Al Centro de empleo c’è grande dignità, nessuno sfoga la sua frustrazione nelle toilette - pulitissime - non vedi rassegnazione, ma il dramma c’è. forte, rischia di diventare esplosivo. Per quanto può durare una situazione in cui il 58% dei ragazzi fino a 19 anni e il 37% tra i 20 e 24 anni è senza lavoro? E c’è un dramma nel dramma, la spaccatura tra chi ha un posto, magari nella generosa pubblica amministrazione, e chi è uscito (o mai entrato) nel mondo del lavoro. Le retribuzioni di chi ha un lavoro sono cresciute in cinque anni del 24,2% contro una media Ue del 13,1%, gli altri si sono visti adeguare a malapena le indennità. Le spaccature si pagano, prima o poi.
Al supermercato della speranza tanti prendono nota, diligentemente, che ci sono sette posti per la manutenzione straordinaria degli edifici, qualcuno- pochi per la verità - si segna gli estremi del concorso per l’arruolamento nella Guardia civil. L’estate porterà un po’ di posti temporanei, sempre che agenzie di rating e borse internazionali non facciano brutti scherzi. Poi? Il governo Zapatero ha concordato con i sindacati uno stanziamento suppletivo di 511 milioni per allungare l’assegno mensile ai disoccupati che ne avrebbero perso diritto. Ma il governo deve anche fare i conti con le future pensioni: in un anno sono spariti 600mila lavoratori che pagavano i contributi previdenziali, indispensabili per pagare le adeguate pensioni di oggi. I posti calano, i pochi giovani che lavorano guadagnano poco, le prospettive non sono per niente buone.

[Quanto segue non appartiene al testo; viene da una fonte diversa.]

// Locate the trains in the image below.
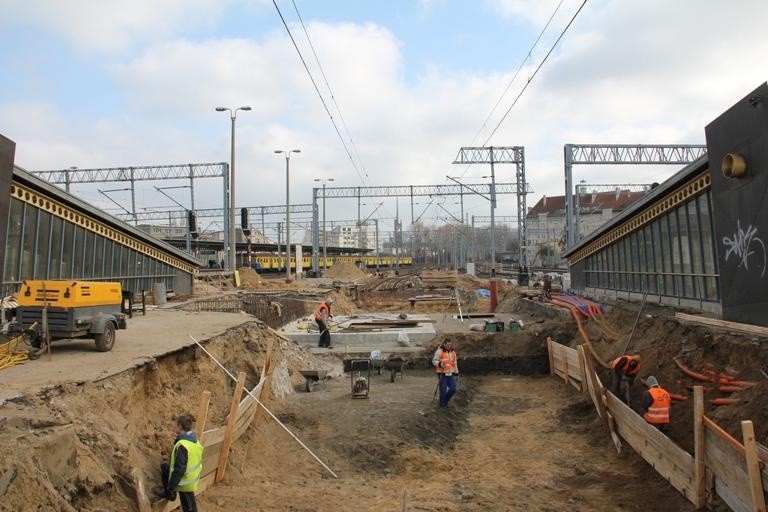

Tra le centinaia di "sin trabajo" che affollano la sala del centro per l’empleo si vedono extracomunitari, molti africani e tantissimi sudamericani, riconoscibili per lo smodato uso del cellulare e le chiacchiere a voce alta.Nessuno fa caso a loro,l’importante è che rispettino il numerino della fila. Non si sentono gli echi, in questa ricca agenzia, del rancore che nelle zone rurali sta salendo contro chi viene da fuori. I giovani extracomunitari regolari trovano lavoro più facilmente dei loro coetanei, il 20% in più. Ci rubano il lavoro, accusano sindaci e amministratori di piccole città. No, ribattono gli altri, fanno lavori che i giovani spagnoli non vogliono più fare. All’agenzia questa tensione non si sente, non s’addice a un supermercato della speranza. Ma quando si comincia a parlare con toni sempre più forti, tendenti alla xenofobia, i problemi si aggravano, alla faccia della speranza.